In early 2014, Sophie-Therese Trenka-Dalton spent three months on a residency in Dubai. This was no arbitrary choice. For some time, the Berlin artist has been working with motifs from the Arab world (ancient Mesopotamia, Assyria and Babylonia) and the interplay of hypermodern building projects and traditional architectural forms in Dubai. These were the themes of Dubayyland at Heidelberger Kunstverein, her first solo show at a major institution, including photographs, (readymade) installations, wall sculptures and a film – the result of her research and work in ‘Dubayy’ (once a common Western spelling).
Thematically, the exhibition was marked by a peculiar simultaneity of gigantomania and miniaturization, wide-open space and dense development. In the Kunstverein’s downstairs ‘Studio’ space, the show began with a colour photograph on the wall, cut into a circular shape, a picture of a helium balloon like those sold at fairgrounds. The balloon floats against a blue sky and has ‘U.A.E.’ printed on it for the United Arab Emirates. In the background is a blurred section of the dazzling 800-metre skyscraper the Burj Khalifa. It is impossible to tell how high or how far from the building the ballon was when Trenka-Dalton took the picture. This work (Balloon UAE, from the series Jumeirah, all works 2014) blurs proportions with a disorientating effect. A similar one was produced in a room to the right where Trenka-Dalton had arranged miniature crystal figures of the Burj Khalifa sold in Dubai souvenir shops on the stone floor (Burj Khalifa). Immediately above the tip of the central figure hung a golden keyring in the shape of a lead plummet – once used to measure vertical lines on building sites. The keyring was suspended from a thin gold chain from the glass atrium far above, guiding the visitor’s gaze up towards the sky (which was, of course, not such a beautiful blue as in Dubai).

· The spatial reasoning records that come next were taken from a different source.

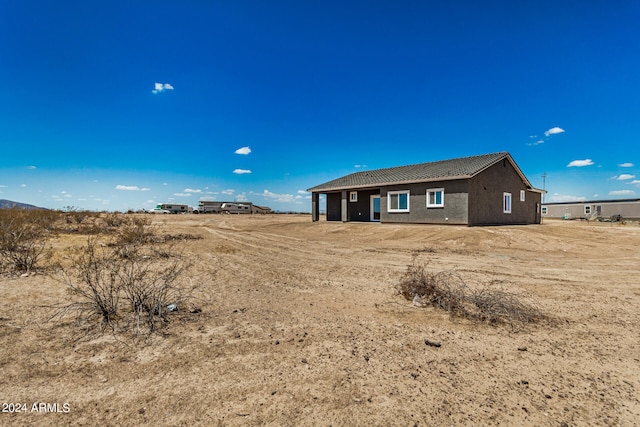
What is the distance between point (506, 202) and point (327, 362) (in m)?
21.3

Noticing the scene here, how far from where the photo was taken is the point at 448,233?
45.9ft

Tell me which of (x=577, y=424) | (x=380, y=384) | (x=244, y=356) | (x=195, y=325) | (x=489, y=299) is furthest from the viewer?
(x=489, y=299)

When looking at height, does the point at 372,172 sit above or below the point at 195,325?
above

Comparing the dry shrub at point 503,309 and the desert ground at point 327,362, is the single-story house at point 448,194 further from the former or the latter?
the dry shrub at point 503,309

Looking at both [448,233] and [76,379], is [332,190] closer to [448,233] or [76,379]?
[448,233]

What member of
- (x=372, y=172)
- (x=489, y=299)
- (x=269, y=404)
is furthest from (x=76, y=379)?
(x=372, y=172)

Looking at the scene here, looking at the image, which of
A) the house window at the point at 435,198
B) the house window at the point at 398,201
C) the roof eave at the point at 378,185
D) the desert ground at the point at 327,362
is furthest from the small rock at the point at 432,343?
the house window at the point at 398,201

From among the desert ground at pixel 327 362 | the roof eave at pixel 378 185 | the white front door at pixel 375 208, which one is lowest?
the desert ground at pixel 327 362

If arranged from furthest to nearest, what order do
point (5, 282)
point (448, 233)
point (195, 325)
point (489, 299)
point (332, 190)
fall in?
point (332, 190) → point (448, 233) → point (5, 282) → point (489, 299) → point (195, 325)

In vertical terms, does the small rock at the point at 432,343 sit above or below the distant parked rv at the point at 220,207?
below

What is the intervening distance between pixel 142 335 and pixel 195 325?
0.58 m

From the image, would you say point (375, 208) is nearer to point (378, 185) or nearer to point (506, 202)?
point (378, 185)

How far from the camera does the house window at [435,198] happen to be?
17594mm

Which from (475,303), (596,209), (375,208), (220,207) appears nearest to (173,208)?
(220,207)
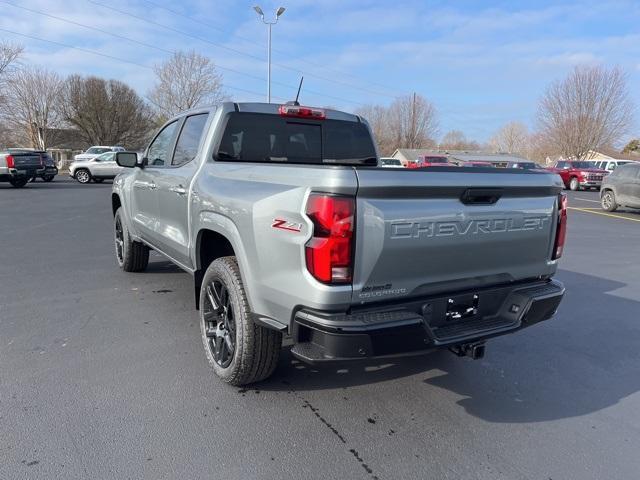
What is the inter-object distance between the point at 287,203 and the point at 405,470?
Result: 152 cm

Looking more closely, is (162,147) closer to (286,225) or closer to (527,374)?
(286,225)

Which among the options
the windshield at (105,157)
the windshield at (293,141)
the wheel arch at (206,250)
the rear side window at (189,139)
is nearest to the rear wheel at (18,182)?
the windshield at (105,157)

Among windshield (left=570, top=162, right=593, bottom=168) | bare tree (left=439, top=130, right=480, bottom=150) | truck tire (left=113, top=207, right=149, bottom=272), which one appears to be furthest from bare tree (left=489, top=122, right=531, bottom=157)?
truck tire (left=113, top=207, right=149, bottom=272)

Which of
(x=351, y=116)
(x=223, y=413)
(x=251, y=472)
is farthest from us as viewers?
(x=351, y=116)

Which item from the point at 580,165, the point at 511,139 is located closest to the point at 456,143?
the point at 511,139

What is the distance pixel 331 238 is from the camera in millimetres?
2350

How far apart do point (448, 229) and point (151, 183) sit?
10.6 feet

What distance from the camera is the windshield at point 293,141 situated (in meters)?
3.96

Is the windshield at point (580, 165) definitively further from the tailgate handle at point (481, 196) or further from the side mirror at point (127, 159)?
the tailgate handle at point (481, 196)

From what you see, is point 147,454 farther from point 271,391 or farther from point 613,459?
point 613,459

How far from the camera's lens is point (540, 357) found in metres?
3.95

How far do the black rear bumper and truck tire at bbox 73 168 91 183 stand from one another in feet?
84.6

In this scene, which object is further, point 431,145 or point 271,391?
point 431,145

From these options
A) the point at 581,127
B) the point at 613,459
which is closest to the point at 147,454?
the point at 613,459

The way Trenka-Dalton works with proportion here cleverly reflects the experience of space in the emirate, where buildings of even the most record-breaking dimensions tend to be optically shrunk by the background of endless desert, cloudless skies and the Persian Gulf. This may also be why the sculptures on roundabouts in Dubai (and neighbouring emirates) tend to be so imposing – in order not to ‘disappear’. Trenka-Dalton has photographed a number of them, presented here in the book Roundabout Monuments of the UAE. They include sculptures of an oil lamp, coffeepots, a swordfish, an eagle – in the middle of a traffic island, as tall as a house. Curiously, Trenka-Dalton’s perfectly framed photographs rarely feature cars or people; she is clearly not interested in documenting ‘life’ in Dubai or exploring related issues (treatment of guest workers, status of women). Instead she shows Dubai ‘empty’ – as an accumulation of recurring shapes, arches and towers.
For the exhibition’s most impressive work, the 11-minute video NAKHEEL Palm Jebel Ali, Trenka-Dalton managed to sneak into the abandoned building site of the Palm Jebel Ali. In 2008, after the global financial crisis, work on two of the three planned island paradise resorts off Dubai’s coast (including Palm Jebel Ali) was halted by Nakheel Properties, Dubai’s state-owned real-estate firm. Trenka-Dalton positioned her video camera in rooms inside the abandoned sales centre for the complex, built to showcase the luxurious lifestyle offered by the island’s planned villas. One of the rooms, something like a health spa, already has a marble floor; the picture window looks out over heaps of sand that have been tipped into the sea; pigeons have made their home in the building’s domes, covering everything with their droppings.
The series of static shots, accompanied by the original audio, may recall the architecture films of Heinz Emigholz, but rather than a filmed inventory of legendary buildings, the aim here is to document sudden abandonment. When the money stopped flowing, everything was left where it lay. One image shows a shovel on the ground. With this eerie archaeology of the present, the artist has no need to be explicit about the merciless systems that bring forth such ruins. The pictures speak for themselves.